Sin embargo, Hermida decidió asomarse al exterior del laberinto.

—Para mí que tenía miedo.

—¿Miedo?

—Miedo, sí —repitió.

—¿Le dijo él que estaba asustado?

—El Rubio hablaba poco.

—¿Entonces?

—Ocurrían cosas raras.

—¿A qué se refiere?

—Cosas —respondió el viejo volviendo a su cueva, y luego se giró al camarero y pidió otro café.

Caldas esperó a que se lo sirvieran para preguntar:

—¿A qué cosas se refiere?

—¿No vienen de hablar con el subastador?

—Sí, pero él no mencionó que hubiese sucedido nada extraño.

—¿No les habló de un naufragio?

—¿Se refiere a un barco en el que estaban embarcados Arias y Castelo?

El marinero inclinó lentamente su cabeza confirmándoselo.

—Nos dijo que se hundieron, que hubo un muerto, y que Arias y Castelo se distanciaron a raíz de aquello. Pero eso sucedió hace mucho tiempo, ¿no?

—Más de diez años —corroboró Hermida.

—¿Y qué tiene eso que ver con que Castelo estuviera asustado? —preguntó Caldas.

—Ya les digo que desde hace tiempo sucedían cosas extrañas.

—¿Qué clase de cosas? —preguntó una vez más Leo Caldas.

—Cosas.

—¿No puede usted ser un poco más concreto? —insistió el inspector.

Ernesto Hermida miró a los lados. El Refugio del Pescador estaba vacío. Se inclinó hacia delante y dijo en voz baja:

—Lo han vuelto a ver varias veces.

Estévez, que se había mantenido en silencio hasta entonces, no se resistió a intervenir:

—¿Le parece que eso es ser más concreto?

—No le haga caso, Ernesto —terció Caldas—. Díganos, ¿a quién han vuelto a ver?

—¿A quién va a ser? —miró a su alrededor una vez más—. Al capitán Sousa.

Para los policías aquel nombre era nuevo.

—¿Quién es el capitán Sousa? —preguntó Caldas.

—Baje la voz —le pidió Hermida, y luego susurró—: Era el patrón del barco hundido.

—¿Y dice que lo han vuelto a ver? —preguntó Leo Caldas.

Ernesto Hermida asintió gravemente.

—¿Dónde?

—En varios sitios.

Caldas no comprendía qué tenía de extraño que hubiesen vuelto a ver al tal capitán Sousa.

—¿Se había marchado del pueblo? —preguntó.

—No ha entendido nada, inspector —murmuró el marinero—. El capitán Sousa se ahogó en aquel naufragio.

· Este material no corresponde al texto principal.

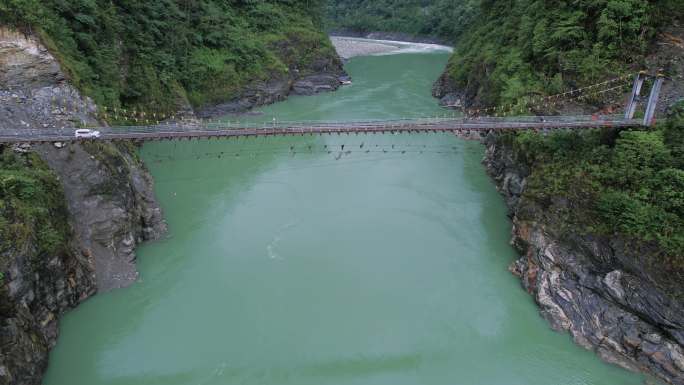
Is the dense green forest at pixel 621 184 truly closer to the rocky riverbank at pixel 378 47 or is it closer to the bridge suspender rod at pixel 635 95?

—¿Se ahogó? —repitió Caldas perplejo.

—Sí. Pero debía de tener cuentas pendientes y volvió para saldarlas —confesó el viejo—. Por eso el Rubio estaba asustado. Tan asustado como para decidir acabar con su propia vida.

Los policías guardaron silencio y observaron el rostro surcado de grietas del marinero, que continuaba asintiendo lentamente para otorgar solemnidad a sus palabras.

—¿Nos está hablando de un fantasma, de un aparecido? —preguntó el inspector.

Como en un ritual, Hermida golpeó con los nudillos una de las patas metálicas de la mesa y escupió hacia el suelo.